STATED EXERCISE: Rewrite the lines as a Markdown table with the columns Row and Line, leaving out blank lines. Begin at the line that contains "Thinking about their" and continue through the last line.

EXTRACTED DATA:
= = = = = = =

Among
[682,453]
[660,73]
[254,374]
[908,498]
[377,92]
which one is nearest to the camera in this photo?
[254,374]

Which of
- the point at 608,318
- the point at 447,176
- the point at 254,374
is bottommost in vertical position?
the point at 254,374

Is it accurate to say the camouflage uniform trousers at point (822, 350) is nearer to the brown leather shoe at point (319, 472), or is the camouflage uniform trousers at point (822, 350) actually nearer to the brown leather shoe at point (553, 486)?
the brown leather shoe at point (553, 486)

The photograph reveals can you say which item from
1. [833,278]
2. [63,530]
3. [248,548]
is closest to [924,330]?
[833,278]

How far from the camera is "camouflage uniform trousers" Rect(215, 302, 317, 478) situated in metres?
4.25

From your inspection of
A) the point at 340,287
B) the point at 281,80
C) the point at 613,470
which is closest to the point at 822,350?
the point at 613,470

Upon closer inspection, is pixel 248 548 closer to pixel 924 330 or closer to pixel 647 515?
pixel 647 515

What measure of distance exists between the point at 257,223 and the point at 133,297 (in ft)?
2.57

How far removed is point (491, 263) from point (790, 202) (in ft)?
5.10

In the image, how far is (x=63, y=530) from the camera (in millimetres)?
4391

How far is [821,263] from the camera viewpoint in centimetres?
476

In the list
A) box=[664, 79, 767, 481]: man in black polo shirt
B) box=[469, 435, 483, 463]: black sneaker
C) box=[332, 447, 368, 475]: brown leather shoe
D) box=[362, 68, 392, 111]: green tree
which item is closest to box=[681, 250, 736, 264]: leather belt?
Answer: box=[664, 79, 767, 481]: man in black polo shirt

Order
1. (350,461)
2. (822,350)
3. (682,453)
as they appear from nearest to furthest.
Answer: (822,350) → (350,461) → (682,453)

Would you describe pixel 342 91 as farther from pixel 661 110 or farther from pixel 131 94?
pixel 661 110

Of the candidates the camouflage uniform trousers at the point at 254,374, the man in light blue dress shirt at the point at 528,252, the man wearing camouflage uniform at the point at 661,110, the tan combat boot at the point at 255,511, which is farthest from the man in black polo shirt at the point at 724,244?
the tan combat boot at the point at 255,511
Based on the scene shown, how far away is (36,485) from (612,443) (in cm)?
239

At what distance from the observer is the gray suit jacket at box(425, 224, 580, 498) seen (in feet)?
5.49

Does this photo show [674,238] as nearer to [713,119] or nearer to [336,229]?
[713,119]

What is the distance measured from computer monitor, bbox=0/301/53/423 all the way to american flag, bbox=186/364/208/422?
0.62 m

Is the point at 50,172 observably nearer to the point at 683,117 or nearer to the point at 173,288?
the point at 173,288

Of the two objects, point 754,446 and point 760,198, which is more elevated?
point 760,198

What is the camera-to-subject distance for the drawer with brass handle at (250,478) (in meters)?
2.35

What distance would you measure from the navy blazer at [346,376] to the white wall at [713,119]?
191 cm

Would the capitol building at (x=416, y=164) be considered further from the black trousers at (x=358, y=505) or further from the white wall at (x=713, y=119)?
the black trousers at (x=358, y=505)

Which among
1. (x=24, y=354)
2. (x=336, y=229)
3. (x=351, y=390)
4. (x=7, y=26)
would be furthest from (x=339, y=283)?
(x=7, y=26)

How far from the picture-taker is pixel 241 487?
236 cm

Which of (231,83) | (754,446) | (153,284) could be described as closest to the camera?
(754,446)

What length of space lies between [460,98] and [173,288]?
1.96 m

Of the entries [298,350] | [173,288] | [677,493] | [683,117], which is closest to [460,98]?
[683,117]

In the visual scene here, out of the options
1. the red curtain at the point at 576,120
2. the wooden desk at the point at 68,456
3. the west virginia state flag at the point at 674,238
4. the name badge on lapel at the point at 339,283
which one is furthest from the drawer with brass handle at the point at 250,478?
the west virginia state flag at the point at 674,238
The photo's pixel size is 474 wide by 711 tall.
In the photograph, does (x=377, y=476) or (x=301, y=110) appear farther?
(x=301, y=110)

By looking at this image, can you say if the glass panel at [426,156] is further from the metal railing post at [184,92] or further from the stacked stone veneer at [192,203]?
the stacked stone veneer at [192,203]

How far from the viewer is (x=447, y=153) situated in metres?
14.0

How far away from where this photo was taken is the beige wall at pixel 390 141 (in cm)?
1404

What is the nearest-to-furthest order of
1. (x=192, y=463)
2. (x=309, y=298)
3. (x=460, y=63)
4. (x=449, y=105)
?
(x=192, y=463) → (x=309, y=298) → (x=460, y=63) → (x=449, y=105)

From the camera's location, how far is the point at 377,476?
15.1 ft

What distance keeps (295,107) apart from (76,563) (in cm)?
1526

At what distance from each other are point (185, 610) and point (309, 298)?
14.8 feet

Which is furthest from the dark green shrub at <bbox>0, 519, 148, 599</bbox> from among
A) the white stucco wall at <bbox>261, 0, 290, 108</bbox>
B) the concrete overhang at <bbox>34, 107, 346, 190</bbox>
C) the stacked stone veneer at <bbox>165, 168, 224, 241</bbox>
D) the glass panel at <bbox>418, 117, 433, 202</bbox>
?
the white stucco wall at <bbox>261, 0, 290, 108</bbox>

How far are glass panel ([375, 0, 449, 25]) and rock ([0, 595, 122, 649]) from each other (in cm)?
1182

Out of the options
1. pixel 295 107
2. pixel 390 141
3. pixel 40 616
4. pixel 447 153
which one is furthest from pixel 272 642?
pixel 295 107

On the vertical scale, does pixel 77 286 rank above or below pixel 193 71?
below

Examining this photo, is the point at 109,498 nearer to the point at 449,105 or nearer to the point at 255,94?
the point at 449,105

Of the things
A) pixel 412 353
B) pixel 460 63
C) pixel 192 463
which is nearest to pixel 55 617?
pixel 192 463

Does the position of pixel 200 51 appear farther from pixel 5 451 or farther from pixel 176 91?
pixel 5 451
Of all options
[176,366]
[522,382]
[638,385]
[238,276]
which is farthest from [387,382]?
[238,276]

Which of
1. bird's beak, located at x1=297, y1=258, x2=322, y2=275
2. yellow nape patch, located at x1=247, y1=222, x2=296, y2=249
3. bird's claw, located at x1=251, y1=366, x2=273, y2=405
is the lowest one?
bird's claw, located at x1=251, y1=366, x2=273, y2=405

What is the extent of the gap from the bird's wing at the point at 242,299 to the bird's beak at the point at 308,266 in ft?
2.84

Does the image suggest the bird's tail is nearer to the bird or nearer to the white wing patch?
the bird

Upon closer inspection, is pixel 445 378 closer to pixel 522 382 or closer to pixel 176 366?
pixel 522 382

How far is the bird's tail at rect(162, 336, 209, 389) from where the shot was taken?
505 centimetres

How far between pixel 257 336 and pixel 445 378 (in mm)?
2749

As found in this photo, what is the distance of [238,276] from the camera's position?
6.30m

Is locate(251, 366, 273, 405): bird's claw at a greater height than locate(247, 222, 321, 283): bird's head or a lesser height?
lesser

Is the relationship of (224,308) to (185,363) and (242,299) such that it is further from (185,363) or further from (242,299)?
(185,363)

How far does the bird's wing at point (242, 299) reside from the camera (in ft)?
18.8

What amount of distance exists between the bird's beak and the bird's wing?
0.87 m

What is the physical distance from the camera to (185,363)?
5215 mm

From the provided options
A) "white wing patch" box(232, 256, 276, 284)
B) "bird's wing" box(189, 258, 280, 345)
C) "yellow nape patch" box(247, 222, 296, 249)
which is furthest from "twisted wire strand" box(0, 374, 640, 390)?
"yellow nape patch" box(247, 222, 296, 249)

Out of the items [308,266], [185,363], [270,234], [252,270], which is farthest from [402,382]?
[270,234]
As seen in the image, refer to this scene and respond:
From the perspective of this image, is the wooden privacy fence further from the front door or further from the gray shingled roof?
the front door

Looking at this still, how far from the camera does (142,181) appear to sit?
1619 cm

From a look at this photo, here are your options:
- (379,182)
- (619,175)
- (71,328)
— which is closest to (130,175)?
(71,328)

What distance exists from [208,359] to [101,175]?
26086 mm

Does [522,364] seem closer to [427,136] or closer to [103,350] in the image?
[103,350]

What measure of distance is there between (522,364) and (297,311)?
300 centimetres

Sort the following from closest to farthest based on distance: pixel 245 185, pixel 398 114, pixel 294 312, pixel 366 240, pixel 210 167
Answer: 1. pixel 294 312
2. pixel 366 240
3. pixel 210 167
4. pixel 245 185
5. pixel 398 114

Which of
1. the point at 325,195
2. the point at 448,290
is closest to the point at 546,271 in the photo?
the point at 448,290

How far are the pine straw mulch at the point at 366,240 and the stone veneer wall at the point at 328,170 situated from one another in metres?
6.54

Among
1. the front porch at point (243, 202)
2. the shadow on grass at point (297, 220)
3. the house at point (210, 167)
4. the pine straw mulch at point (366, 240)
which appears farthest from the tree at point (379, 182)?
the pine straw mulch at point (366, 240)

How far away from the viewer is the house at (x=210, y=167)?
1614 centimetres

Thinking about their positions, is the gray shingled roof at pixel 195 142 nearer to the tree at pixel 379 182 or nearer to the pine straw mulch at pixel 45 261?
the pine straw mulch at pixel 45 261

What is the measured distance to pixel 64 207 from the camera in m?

= = = = = = =

CORRECT ANSWER:
| Row | Line |
|---|---|
| 1 | Thinking about their positions, is the gray shingled roof at pixel 195 142 nearer to the tree at pixel 379 182 or nearer to the pine straw mulch at pixel 45 261? |
| 2 | the pine straw mulch at pixel 45 261 |
| 3 | What is the measured distance to pixel 64 207 from the camera in m? |